Several blocks from my position was a former domicile of mine, still occupied by my erstwhile housemate who, if memory served, should be heading off to work about 10-11-ish. I took off in that direction, trying to appear casual and at the same time hurrying as fast as possible without actually breaking into a run. I’m sure I looked exactly like what I was: a sweaty, twitching fugitive trying to get somewhere fast.
My former roomie was still at home. Bummer. There was a storage shed in the backyard filled with furniture, dishes, clothing and tools. I decided to hole up in there until he left.
I'd been inside the shed for about 45 seconds when I began to feel trapped and unsafe. If anyone opened the door, there I'd be, exposed and vulnerable. I needed to be on the other side of the nearly ceiling-high stacks of boxes of china and glassware. Can you guess where this is headed?
Sure enough, when I and the boxes came tumbling down, it sounded like— well, it sounded like a whole shitload of dishes cascading down onto a concrete floor. The jig, as they say, was up. I flung open the door and nearly ran into my ex-housemate who was coming out to see what all the commotion was.
"Flynn, you sonofabitch, I'm calling the cops!" he yelled at my swiftly retreating form. Well, duh. I hauled ass down the alley, turned right, and jetted down the next alley. I had no plan. I was running in a blind panic and taking random turns. At one point I saw a cop speeding down the street perpendicular to the alley I was in so I cut into someone's backyard. I jumped their fence and when I got into the front yard of the house there were three retirees chatting and drinking coffee. "Sorry, just passing through," I said. They made a lot of indignant noises and tried to block my way. I juked left, faked right, and ran out into the street. Just then, many cop cars converged on my position from both directions. I stopped, threw up my hands, and obeyed their command to lie flat on the ground. It appeared I was going to live through this after all. Or was I? While I was being cuffed and searched (without undue force or intensity — the whole business was conducted efficiently and professionally), the citizen whose yard I’d cut through had gone into his house and obtained a hunting rifle which he came out brandishing as if the Second Amendment gave him the right to participate in the arrest process, or perhaps gun me down for trespassing. He was instructed to return the weapon to the house, which he did, looking crestfallen at not being able to bag a tweaker.

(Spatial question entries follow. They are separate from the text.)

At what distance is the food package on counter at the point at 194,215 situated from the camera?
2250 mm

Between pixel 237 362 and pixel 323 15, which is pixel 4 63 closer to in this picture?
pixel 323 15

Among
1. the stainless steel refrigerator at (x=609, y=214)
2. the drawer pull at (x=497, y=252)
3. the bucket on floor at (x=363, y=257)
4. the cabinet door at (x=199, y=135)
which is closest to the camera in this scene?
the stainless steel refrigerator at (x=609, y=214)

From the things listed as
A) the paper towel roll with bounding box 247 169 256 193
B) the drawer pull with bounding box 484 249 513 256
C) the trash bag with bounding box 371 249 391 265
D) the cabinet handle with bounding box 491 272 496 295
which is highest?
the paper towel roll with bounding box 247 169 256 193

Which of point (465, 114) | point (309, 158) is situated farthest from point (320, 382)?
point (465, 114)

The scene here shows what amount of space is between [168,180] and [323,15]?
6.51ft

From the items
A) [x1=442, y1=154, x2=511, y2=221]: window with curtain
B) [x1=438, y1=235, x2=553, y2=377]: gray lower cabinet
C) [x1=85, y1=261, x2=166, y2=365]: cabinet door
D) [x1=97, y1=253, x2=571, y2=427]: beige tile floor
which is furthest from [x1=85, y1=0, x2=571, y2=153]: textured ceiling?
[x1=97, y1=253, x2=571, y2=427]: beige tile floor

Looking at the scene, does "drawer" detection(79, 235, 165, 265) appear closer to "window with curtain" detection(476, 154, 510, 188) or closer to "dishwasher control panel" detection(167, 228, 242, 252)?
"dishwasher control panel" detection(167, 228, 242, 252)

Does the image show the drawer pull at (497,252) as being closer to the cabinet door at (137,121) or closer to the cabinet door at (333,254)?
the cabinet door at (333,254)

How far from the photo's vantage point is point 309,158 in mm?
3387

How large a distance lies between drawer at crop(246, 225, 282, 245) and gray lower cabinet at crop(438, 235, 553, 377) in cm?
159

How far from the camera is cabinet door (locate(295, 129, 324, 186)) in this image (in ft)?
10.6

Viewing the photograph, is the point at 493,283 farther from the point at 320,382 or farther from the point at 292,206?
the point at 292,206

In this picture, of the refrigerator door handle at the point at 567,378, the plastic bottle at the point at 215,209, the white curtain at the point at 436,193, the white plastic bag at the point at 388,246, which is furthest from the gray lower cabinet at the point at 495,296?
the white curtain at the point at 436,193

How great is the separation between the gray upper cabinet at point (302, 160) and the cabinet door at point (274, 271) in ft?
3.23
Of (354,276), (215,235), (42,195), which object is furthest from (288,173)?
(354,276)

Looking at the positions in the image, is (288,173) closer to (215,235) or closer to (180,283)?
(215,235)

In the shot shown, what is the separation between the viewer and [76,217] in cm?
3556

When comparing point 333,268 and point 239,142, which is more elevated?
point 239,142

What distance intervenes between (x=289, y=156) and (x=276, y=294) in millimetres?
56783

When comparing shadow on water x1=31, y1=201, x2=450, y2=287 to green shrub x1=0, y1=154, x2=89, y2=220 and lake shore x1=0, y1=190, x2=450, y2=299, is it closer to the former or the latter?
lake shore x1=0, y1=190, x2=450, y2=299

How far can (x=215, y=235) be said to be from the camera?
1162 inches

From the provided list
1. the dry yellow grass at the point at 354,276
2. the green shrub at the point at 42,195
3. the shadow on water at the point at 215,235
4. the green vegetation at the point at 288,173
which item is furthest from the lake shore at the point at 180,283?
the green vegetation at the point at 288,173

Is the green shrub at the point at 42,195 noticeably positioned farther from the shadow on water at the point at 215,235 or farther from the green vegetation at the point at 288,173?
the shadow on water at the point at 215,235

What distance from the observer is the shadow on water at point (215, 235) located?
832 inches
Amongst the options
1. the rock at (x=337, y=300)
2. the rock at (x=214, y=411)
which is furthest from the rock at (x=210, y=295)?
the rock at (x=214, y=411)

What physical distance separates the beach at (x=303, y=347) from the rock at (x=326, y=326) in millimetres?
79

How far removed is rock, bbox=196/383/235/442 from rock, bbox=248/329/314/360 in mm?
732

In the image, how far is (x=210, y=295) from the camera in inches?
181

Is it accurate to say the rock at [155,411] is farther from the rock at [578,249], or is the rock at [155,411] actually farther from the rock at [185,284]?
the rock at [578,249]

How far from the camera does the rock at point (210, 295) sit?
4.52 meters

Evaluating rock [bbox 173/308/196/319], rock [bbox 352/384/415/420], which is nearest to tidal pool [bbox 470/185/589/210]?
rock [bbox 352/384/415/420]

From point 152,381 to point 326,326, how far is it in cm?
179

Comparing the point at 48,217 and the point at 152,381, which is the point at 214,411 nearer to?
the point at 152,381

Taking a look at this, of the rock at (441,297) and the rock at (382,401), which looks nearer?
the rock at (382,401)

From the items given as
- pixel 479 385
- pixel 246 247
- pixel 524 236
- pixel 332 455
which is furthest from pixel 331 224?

When we arrived at the station I was still very much under the influence and spent a pleasant couple of hours with the detectives confessing not only to the recent robberies, but to every other offense from the past month I could remember. Definitely not the done thing, but it ultimately worked out in my favor, resulting in the comparatively (to the potential life term) low sentence of 8 years.
Thus endeth the saga. Have I learned my lesson? I'm going to say yes. Its been exactly four years since that fateful day and I've had a lot of time to consider my folly, and have a piece yet to come.
Crime is a young man's game and I've overstayed my welcome. Retirement beckons. And remember — support your local police, but keep an eye on 'em, too.